Text block:
_ _ _ _

What I love about the Lightroom’s Print module is you are not limited to sending one image at a time to your printer. With a click of the print button you can send your entire Library to the printer, or if you want, or just one image at a time. Ready-to-use presets turn your selected images into a variety of sizes including contact sheet size. You can also create your own custom presets as well. I also find its color management relatively straightforward and easy to use. Let me explain.
You have a couple choices when it comes to Color Management in Lightroom’s Print module. You can use a custom printer profile, or turn over the color management to your printer software. You also have a choice of how Lightroom converts the image into a printing color space.
Managed by Printer
If you select this option in the Print Job pane, you hand over control of how the color is handled to the printer driver software.

Before you print you must open the printer driver and select the appropriate settings. Every printer driver is different, but I use a Canon i9900 and this is what I get when I click on the Print Settings box at the bottom of the right panel of the Print module.

_ _ _ _

Given request A:
Answer these questions from the text on Lightroom's Print module:
(i) What do the ready-to-use presets turn selected images into?
(ii) Where is the "Managed by Printer" option selected, and what does choosing it hand over?
(iii) Which printer does the writer use?

Records from a data source:
_ _ _ _

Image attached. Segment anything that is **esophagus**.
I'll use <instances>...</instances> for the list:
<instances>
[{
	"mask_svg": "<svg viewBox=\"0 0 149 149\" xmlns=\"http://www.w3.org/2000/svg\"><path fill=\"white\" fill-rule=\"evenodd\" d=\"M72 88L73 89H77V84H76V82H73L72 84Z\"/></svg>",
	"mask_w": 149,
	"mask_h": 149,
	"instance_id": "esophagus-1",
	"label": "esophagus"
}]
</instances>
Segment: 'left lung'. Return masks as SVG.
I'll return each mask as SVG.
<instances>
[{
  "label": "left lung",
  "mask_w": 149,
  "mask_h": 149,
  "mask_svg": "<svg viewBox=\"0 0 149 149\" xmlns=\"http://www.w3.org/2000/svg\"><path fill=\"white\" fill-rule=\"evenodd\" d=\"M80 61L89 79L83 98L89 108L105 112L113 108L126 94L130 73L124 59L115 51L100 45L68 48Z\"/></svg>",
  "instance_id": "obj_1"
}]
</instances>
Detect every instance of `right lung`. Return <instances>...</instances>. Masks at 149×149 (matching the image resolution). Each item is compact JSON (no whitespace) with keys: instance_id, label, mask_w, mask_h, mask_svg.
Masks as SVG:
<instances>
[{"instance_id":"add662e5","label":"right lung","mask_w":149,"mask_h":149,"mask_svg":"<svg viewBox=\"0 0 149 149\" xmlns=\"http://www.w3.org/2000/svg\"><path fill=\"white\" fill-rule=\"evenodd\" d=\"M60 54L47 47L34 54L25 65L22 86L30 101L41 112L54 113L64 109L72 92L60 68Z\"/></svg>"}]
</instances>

_ _ _ _

Given request B: Reproduce everything in the records from the line that contains "Segment: 'left lung'. Return masks as SVG." down through the end of the records, both ends included.

Correct result A:
(i) A variety of sizes, including contact sheet size.
(ii) It is selected in the Print Job pane, and it hands over control of how the color is handled to the printer driver software.
(iii) A Canon i9900.

Correct result B:
Segment: 'left lung'. Return masks as SVG.
I'll return each mask as SVG.
<instances>
[{
  "label": "left lung",
  "mask_w": 149,
  "mask_h": 149,
  "mask_svg": "<svg viewBox=\"0 0 149 149\" xmlns=\"http://www.w3.org/2000/svg\"><path fill=\"white\" fill-rule=\"evenodd\" d=\"M80 61L89 79L83 98L89 108L105 112L113 108L126 94L130 73L124 59L115 51L100 45L68 48Z\"/></svg>",
  "instance_id": "obj_1"
}]
</instances>
Detect every instance of `right lung`. Return <instances>...</instances>. Masks at 149×149 (matching the image resolution). Each item is compact JSON (no whitespace) with keys: instance_id, label, mask_w, mask_h, mask_svg.
Masks as SVG:
<instances>
[{"instance_id":"add662e5","label":"right lung","mask_w":149,"mask_h":149,"mask_svg":"<svg viewBox=\"0 0 149 149\" xmlns=\"http://www.w3.org/2000/svg\"><path fill=\"white\" fill-rule=\"evenodd\" d=\"M60 54L47 47L34 54L25 65L22 86L30 101L41 112L54 113L64 109L72 92L60 68Z\"/></svg>"}]
</instances>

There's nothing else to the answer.